Bamby’s name became prominent in forums where HIV prevention and the civil rights of transgender and non-binary communities in the United States were discussed. She took advantage of these events to call together Latina trans women and founded the coalition in January 2009. Then, in 2015, she had the idea of creating a center in Los Angeles for the prevention of violence and for the well-being of the trans and non-binary community. Bamby has also been invited to the White House and Congress to speak about the safety and inclusion of trans and non-binary people. “We believe in influencing change in those institutions that have oppressed us, that continue to marginalize us and encourage violence against us. We need to transform the culture of organizations so that they can understand that we deserve services,” she argues.

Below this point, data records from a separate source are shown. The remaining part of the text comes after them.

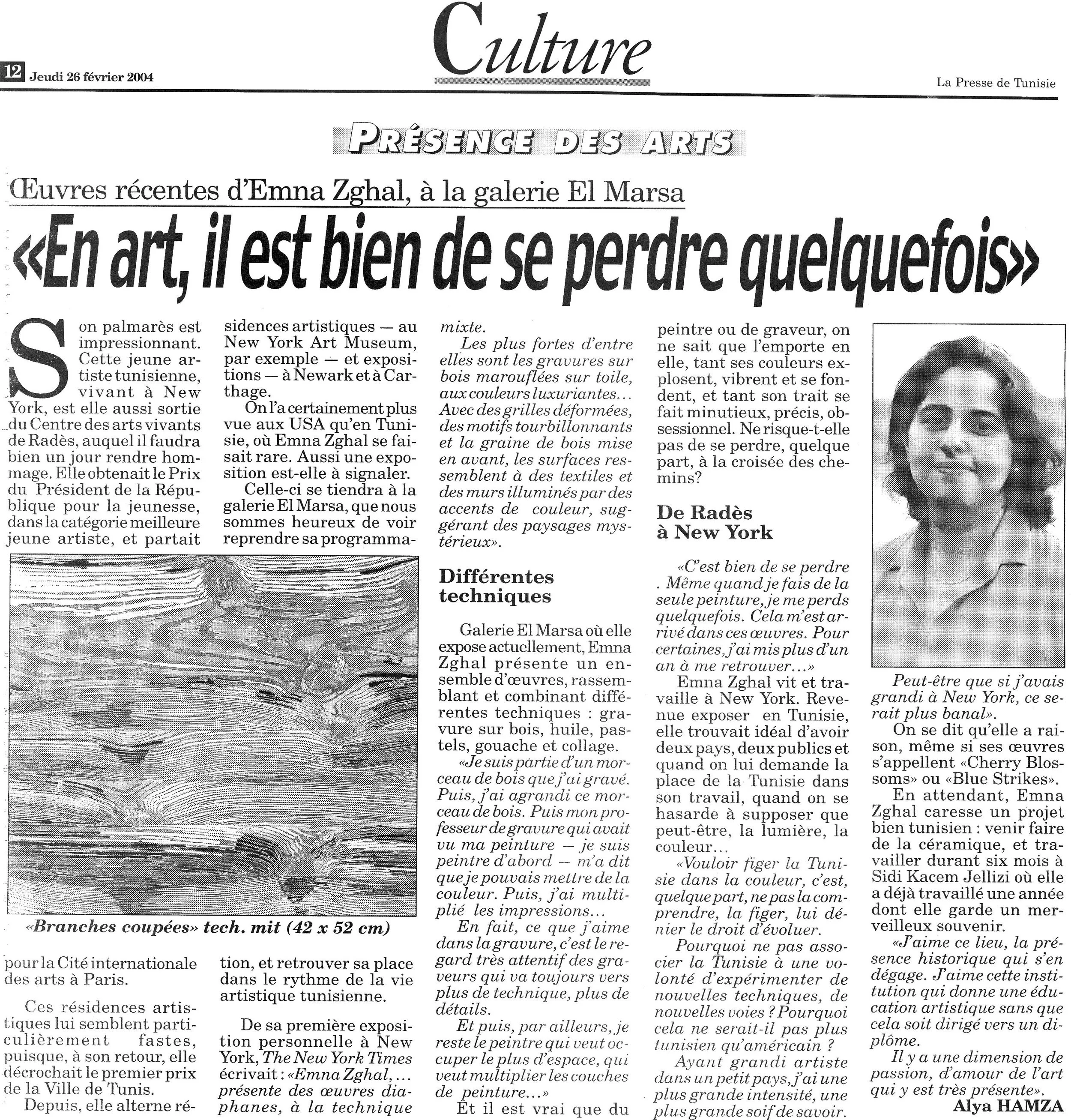 12 Jeudi 26 février 2004

Culture

La Presse de Tunisie

PRÉSENCE DES ARTS

Œuvres récentes d'Emna Zghal, à la galerie El Marsa

«En art, il est bien de se perdre quelquefois»

Son palmarès est impressionnant. Cette jeune artiste tunisienne, vivant à New York, est elle aussi sortie du Centre des arts vivants de Radès, auquel il faudra bien un jour rendre hommage. Elle obtenait le Prix du Président de la République pour la jeunesse, dans la catégorie meilleure jeune artiste, et partait pour la Cité internationale des arts à Paris.

Ces résidences artistiques lui semblent particulièrement fastes, puisque, à son retour, elle décrochait le premier prix de la Ville de Tunis.

Depuis, elle alterne résidences artistiques — au New York Art Museum, par exemple — et expositions — à Newark et à Carthage.

On l'a certainement plus vue aux USA qu'en Tunisie, où Emna Zghal se faisait rare. Aussi une exposition est-elle à signaler.

Celle-ci se tiendra à la galerie El Marsa, que nous sommes heureux de voir reprendre sa programmation, et retrouver sa place dans le rythme de la vie artistique tunisienne.

De sa première exposition personnelle à New York, The New York Times écrivait : «Emna Zghal,... présente des œuvres diaphanes, à la technique mixte.

Les plus fortes d'entre elles sont les gravures sur bois marouflées sur toile, aux couleurs luxuriantes... Avec des grilles déformées, des motifs tourbillonnants et la graine de bois mise en avant, les surfaces ressemblent à des textiles et des murs illuminés par des accents de couleur, suggérant des paysages mystérieux».

«Branches coupées» tech. mit (42 x 52 cm)

Différentes techniques

Galerie El Marsa où elle expose actuellement, Emna Zghal présente un ensemble d'œuvres, rassemblant et combinant différentes techniques : gravure sur bois, huile, pastels, gouache et collage.

«Je suis partie d'un morceau de bois que j'ai gravé. Puis, j'ai agrandi ce morceau de bois. Puis mon professeur de gravure qui avait vu ma peinture — je suis peintre d'abord — m'a dit que je pouvais mettre de la couleur. Puis, j'ai multiplié les impressions...

En fait, ce que j'aime dans la gravure, c'est le regard très attentif des graveurs qui va toujours vers plus de technique, plus de détails.

Et puis, par ailleurs, je reste le peintre qui veut occuper le plus d'espace, qui veut multiplier les couches de peinture...»

Et il est vrai que du peintre ou de graveur, on ne sait que l'emporte en elle, tant ses couleurs explosent, vibrent et se fondent, et tant son trait se fait minutieux, précis, obsessionnel. Ne risque-t-elle pas de se perdre, quelque part, à la croisée des chemins?

De Radès à New York

«C'est bien de se perdre . Même quand je fais de la seule peinture, je me perds quelquefois. Cela m'est arrivé dans ces œuvres. Pour certaines, j'ai mis plus d'un an à me retrouver...»

Emna Zghal vit et travaille à New York. Revenue exposer en Tunisie, elle trouvait idéal d'avoir deux pays, deux publics et quand on lui demande la place de la Tunisie dans son travail, quand on se hasarde à supposer que peut-être, la lumière, la couleur...

«Vouloir figer la Tunisie dans la couleur, c'est, quelque part, ne pas la comprendre, la figer, lui dénier le droit d'évoluer.

Pourquoi ne pas associer la Tunisie à une volonté d'expérimenter de nouvelles techniques, de nouvelles voies ? Pourquoi cela ne serait-il pas plus tunisien qu'américain ?

Ayant grandi artiste dans un petit pays, j'ai une plus grande intensité, une plus grande soif de savoir. Peut-être que si j'avais grandi à New York, ce serait plus banal».

On se dit qu'elle a raison, même si ses œuvres s'appellent «Cherry Blossoms» ou «Blue Strikes».

En attendant, Emna Zghal caresse un projet bien tunisien : venir faire de la céramique, et travailler durant six mois à Sidi Kacem Jellizi où elle a déjà travaillé une année dont elle garde un merveilleux souvenir.

«J'aime ce lieu, la présence historique qui s'en dégage. J'aime cette institution qui donne une éducation artistique sans que cela soit dirigé vers un diplôme.

Il y a une dimension de passion, d'amour de l'art qui y est très présente».

Alya HAMZA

The last decade had been one of slow but steady growth, with the creation of more organizations led by transgender and non-binary people and public resources allocated to the community, until the most extreme conservatism led by Donald Trump reached the White House, Congress, and the Supreme Court. “Today we have an administration that is seeing that we are indeed ascending to our power as people, and they want to take it away from us little by little. But in the same way, we are going to continue, to advocate, to fight, to scratch, to kick to ensure that we continue to exist. Even if they violate us, even if they kill us, they will not be able to extinguish us, because we are part of humanity.”

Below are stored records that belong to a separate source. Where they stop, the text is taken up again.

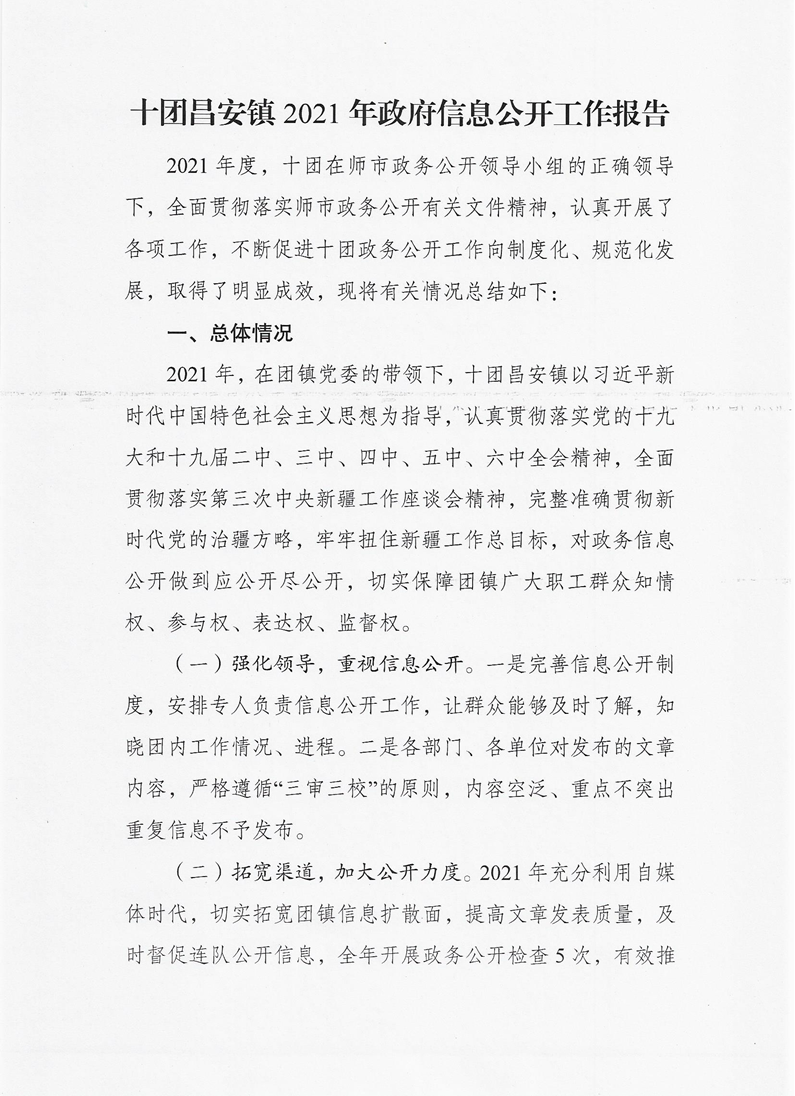 十团昌安镇 2021 年政府信息公开工作报告

2021 年度，十团在师市政务公开领导小组的正确领导下，全面贯彻落实师市政务公开有关文件精神，认真开展了各项工作，不断促进十团政务公开工作向制度化、规范化发展，取得了明显成效，现将有关情况总结如下：

一、总体情况

2021 年，在团镇党委的带领下，十团昌安镇以习近平新时代中国特色社会主义思想为指导，认真贯彻落实党的十九大和十九届二中、三中、四中、五中、六中全会精神，全面贯彻落实第三次中央新疆工作座谈会精神，完整准确贯彻新时代党的治疆方略，牢牢扭住新疆工作总目标，对政务信息公开做到应公开尽公开，切实保障团镇广大职工群众知情权、参与权、表达权、监督权。

（一）强化领导，重视信息公开。一是完善信息公开制度，安排专人负责信息公开工作，让群众能够及时了解，知晓团内工作情况、进程。二是各部门、各单位对发布的文章内容，严格遵循“三审三校”的原则，内容空泛、重点不突出重复信息不予发布。

（二）拓宽渠道，加大公开力度。2021 年充分利用自媒体时代，切实拓宽团镇信息扩散面，提高文章发表质量，及时督促连队公开信息，全年开展政务公开检查 5 次，有效推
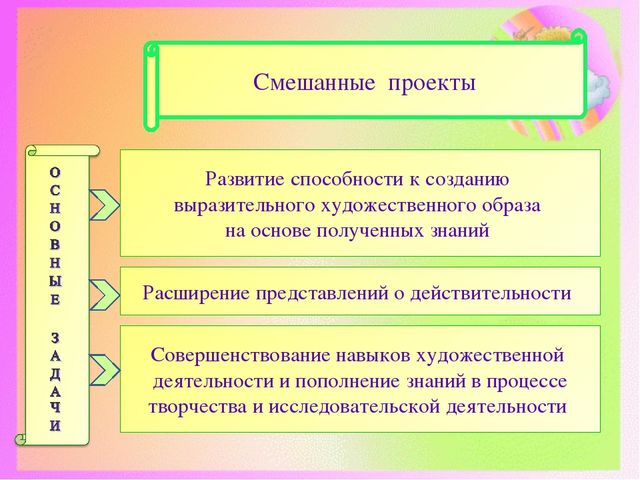 Смешанные проекты

ОСНОВНЫЕ ЗАДАЧИ

Развитие способности к созданию выразительного художественного образа на основе полученных знаний

Расширение представлений о действительности

Совершенствование навыков художественной деятельности и пополнение знаний в процессе творчества и исследовательской деятельности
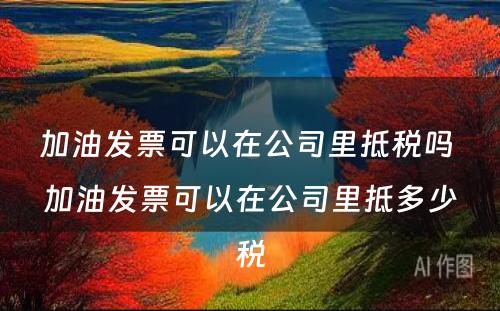 加油发票可以在公司里抵税吗 加油发票可以在公司里抵多少税

AI 作图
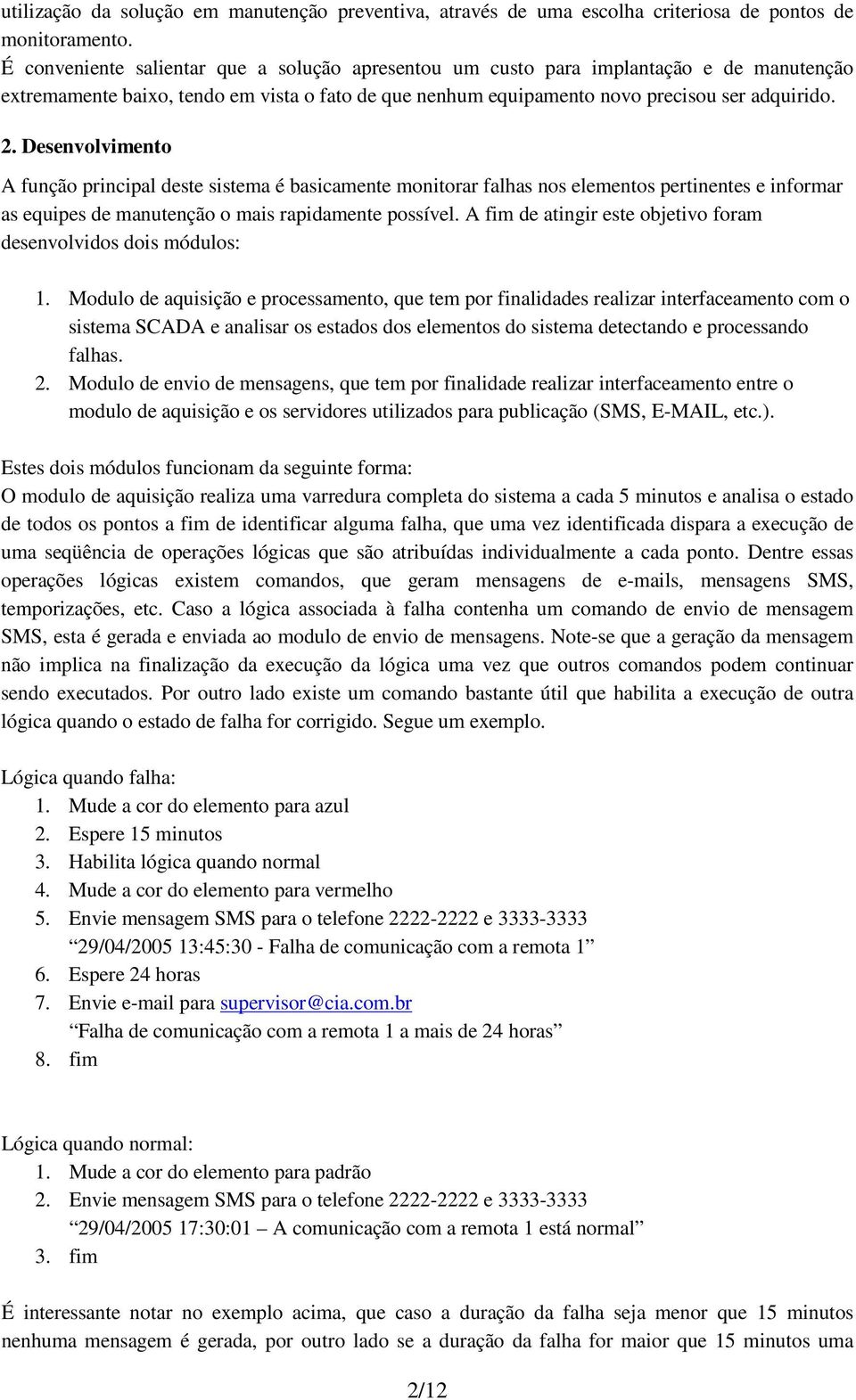 utilização da solução em manutenção preventiva, através de uma escolha criteriosa de pontos de monitoramento.
É conveniente salientar que a solução apresentou um custo para implantação e de manutenção extremamente baixo, tendo em vista o fato de que nenhum equipamento novo precisou ser adquirido.

2. Desenvolvimento

A função principal deste sistema é basicamente monitorar falhas nos elementos pertinentes e informar as equipes de manutenção o mais rapidamente possível. A fim de atingir este objetivo foram desenvolvidos dois módulos:

1. Modulo de aquisição e processamento, que tem por finalidades realizar interfaceamento com o sistema SCADA e analisar os estados dos elementos do sistema detectando e processando falhas.
2. Modulo de envio de mensagens, que tem por finalidade realizar interfaceamento entre o modulo de aquisição e os servidores utilizados para publicação (SMS, E-MAIL, etc.).

Estes dois módulos funcionam da seguinte forma:
O modulo de aquisição realiza uma varredura completa do sistema a cada 5 minutos e analisa o estado de todos os pontos a fim de identificar alguma falha, que uma vez identificada dispara a execução de uma seqüência de operações lógicas que são atribuídas individualmente a cada ponto. Dentre essas operações lógicas existem comandos, que geram mensagens de e-mails, mensagens SMS, temporizações, etc. Caso a lógica associada à falha contenha um comando de envio de mensagem SMS, esta é gerada e enviada ao modulo de envio de mensagens. Note-se que a geração da mensagem não implica na finalização da execução da lógica uma vez que outros comandos podem continuar sendo executados. Por outro lado existe um comando bastante útil que habilita a execução de outra lógica quando o estado de falha for corrigido. Segue um exemplo.

Lógica quando falha:
1. Mude a cor do elemento para azul
2. Espere 15 minutos
3. Habilita lógica quando normal
4. Mude a cor do elemento para vermelho
5. Envie mensagem SMS para o telefone 2222-2222 e 3333-3333
“29/04/2005 13:45:30 - Falha de comunicação com a remota 1”
6. Espere 24 horas
7. Envie e-mail para supervisor@cia.com.br
“Falha de comunicação com a remota 1 a mais de 24 horas”
8. fim

Lógica quando normal:
1. Mude a cor do elemento para padrão
2. Envie mensagem SMS para o telefone 2222-2222 e 3333-3333
“29/04/2005 17:30:01 – A comunicação com a remota 1 está normal”
3. fim

É interessante notar no exemplo acima, que caso a duração da falha seja menor que 15 minutos nenhuma mensagem é gerada, por outro lado se a duração da falha for maior que 15 minutos uma

2/12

During Trump’s first term, from 2017 to 2021, murders of trans women doubled in the United States. Last year, at least 36 trans and non-binary people were murdered, according to a report by the Human Rights Campaign Foundation. In addition, 33 of the 50 states in the country have passed laws that limit the fundamental freedoms and rights of the community. In this context, The TransLatin@ Coalition is focused on ensuring that at least in the next two years, transgender and non-binary people seeking help in California get the services they need, and that they insist on reporting violence against them. “I aspire to be like Dolores Huerta,” says Bamby, referring to the legendary Chicana activist, founder of the United Farm Workers Association, who for decades has sought better working conditions for farmworkers. “I would like to be 95 years old and still be running around.”